Espero críticas y elogios, ceños fruncidos y sonrisas cómplices, lágrimas de emoción y carcajadas ilusas. Si logra este espacio personal alguna de esas sensaciones me daré por satisfecha........

viernes, 2 de octubre de 2009

MI CECILIA

MI CECILIA

_ ¿Por qué a mí? ¿Por qué ahora? Podríamos estar juntos, viendo este atardecer hermoso_ iba deslizando el lápiz de Esteban sobre el papel, un tanto alabeado ya por sus codos despreocupados.
La ventanita de la buhardilla se había hecho cómplice del espectáculo: mostraba el mar en ese interminable instante en que el sol convierte en sangría las aguas.
Como sobre una ola rebelde, corcoveaba la letra en la hoja: _ ¿Cómo pudiste hacerme esto? ¿Cómo pude creerte? Nunca quisiste vivir en paz y ser feliz conmigo en este lugar. Buscabas algo que sólo ahora comprendo.
Recuerdo los rostros de mis padres cuando decidí mudarme aquí, contigo. Después de treinta años, me iba de casa, del barrio, de la ciudad; nunca me había tomado más de cuatro o cinco días de vacaciones: tenía pánico a la soledad, al silencio, a vivir. Así me habían criado, así lo había aceptado. Hasta que te conocí.
Mi madre me lo advirtió con una mirada larga y triste, pero eras tan bella, tan hermosa.
¿Te acordás cuando llegamos? Tu rostro se encendió aunque, esa noche, sólo tus ojos iluminaron este espacio, el primero que sería nuestro.

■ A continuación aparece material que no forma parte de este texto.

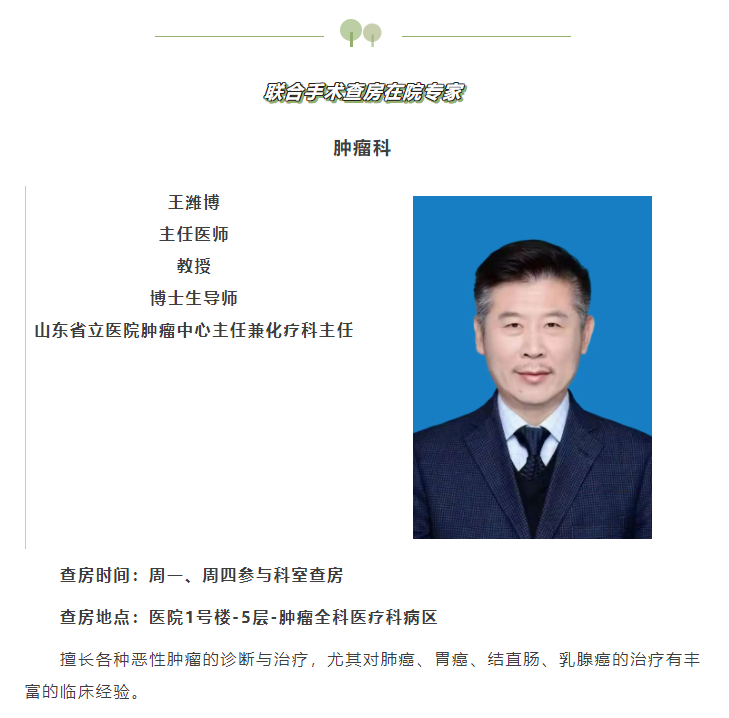 联合手术查房在院专家

肿瘤科

王潍博
主任医师
教授
博士生导师
山东省立医院肿瘤中心主任兼化疗科主任

查房时间：周一、周四参与科室查房

查房地点：医院1号楼-5层-肿瘤全科医疗科病区

擅长各种恶性肿瘤的诊断与治疗，尤其对肺癌、胃癌、结直肠、乳腺癌的治疗有丰富的临床经验。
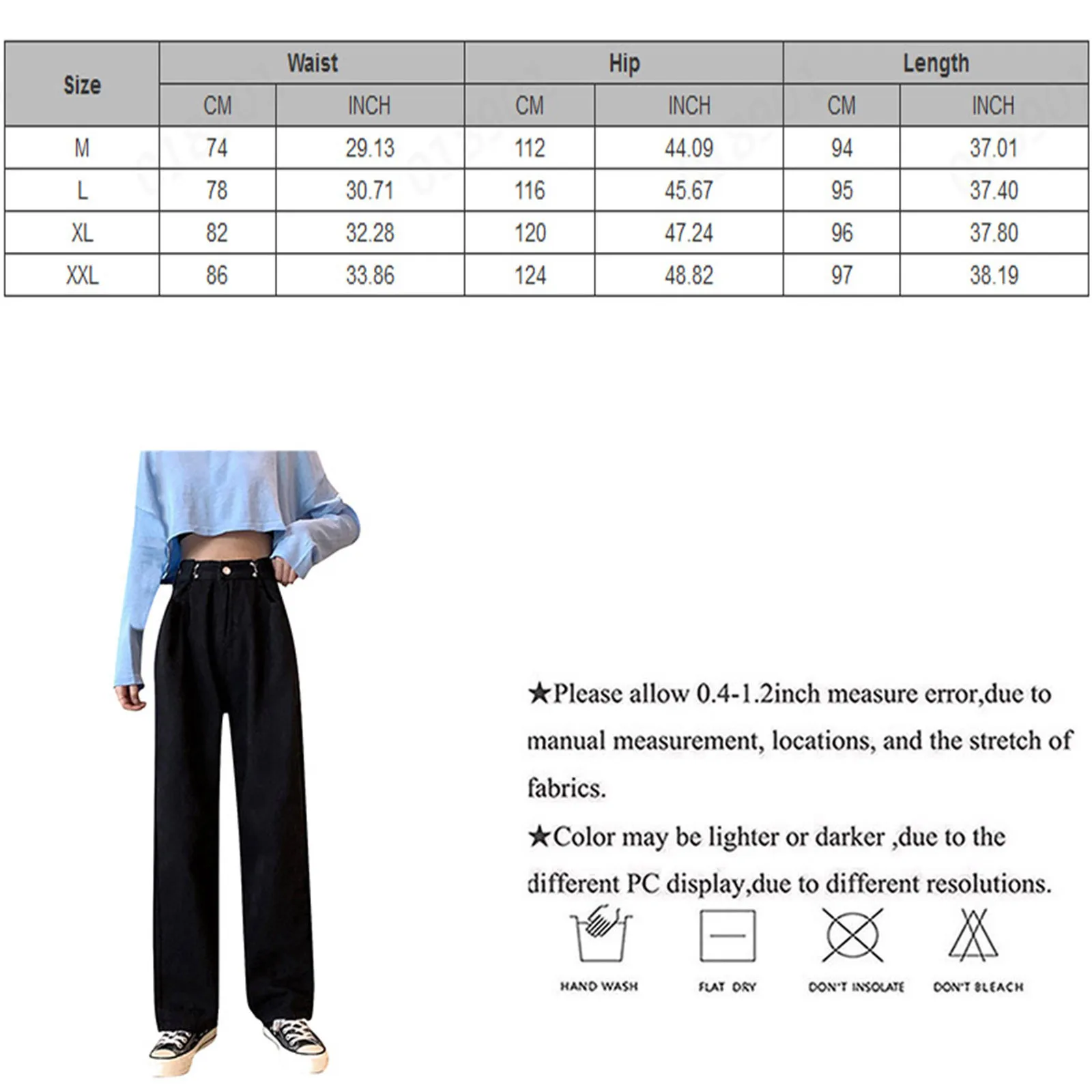 | Size | Waist | | Hip | | Length | |
|---|---|---|---|---|---|---|
| | CM | INCH | CM | INCH | CM | INCH |
| M | 74 | 29.13 | 112 | 44.09 | 94 | 37.01 |
| L | 78 | 30.71 | 116 | 45.67 | 95 | 37.40 |
| XL | 82 | 32.28 | 120 | 47.24 | 96 | 37.80 |
| XXL | 86 | 33.86 | 124 | 48.82 | 97 | 38.19 |

★Please allow 0.4-1.2inch measure error,due to manual measurement, locations, and the stretch of fabrics.

★Color may be lighter or darker ,due to the different PC display,due to different resolutions.

HAND WASH

FLAT DRY

DON'T INSOLATE

DON'T BLEACH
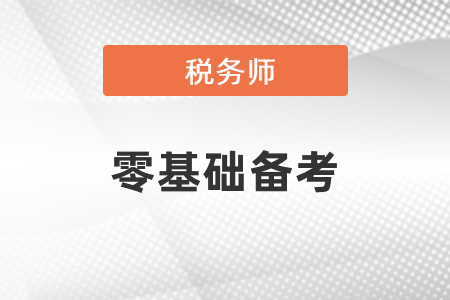 税务师

零基础备考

Papá me había comprendido tan cabalmente que no vaciló en gestionar el alquiler.
Hasta mamá había abrigado la esperanza de ver a su muchacho más repuesto, más vigoroso. Siempre me recordaba que debía alimentarme más y mejor; decía: “no sé a quién saliste así tan flaco, tan endeble; tu papá siempre fue macizo “Los tres creímos que la felicidad estaba contigo.
¡Te extraño, Cecilia! Mi Cecilia. Lograste arrancarnos el miedo de vivir, de equivocarnos.
El lápiz tachoneó la palabra estaba. Después de un momento descansó paralelo a la hoja. Un paralelismo que no se destruiría ya por intersección. Porque el manoseado papel fue a parar a un frasco de perfume vacío.
Todavía lucía la etiqueta llamativa que tanto encantaba a Cecilia. El muchacho lo tapó con cuidado y lo depositó en la mochila. Se la colgó, salió y lentamente bajó las escaleras a la playa.
El faro de Cabo Polonio, viendo sin querer tras su parpadeo, fue el único testigo sordomudo del viaje que acababa de emprender Esteban en busca de su sirena perdida.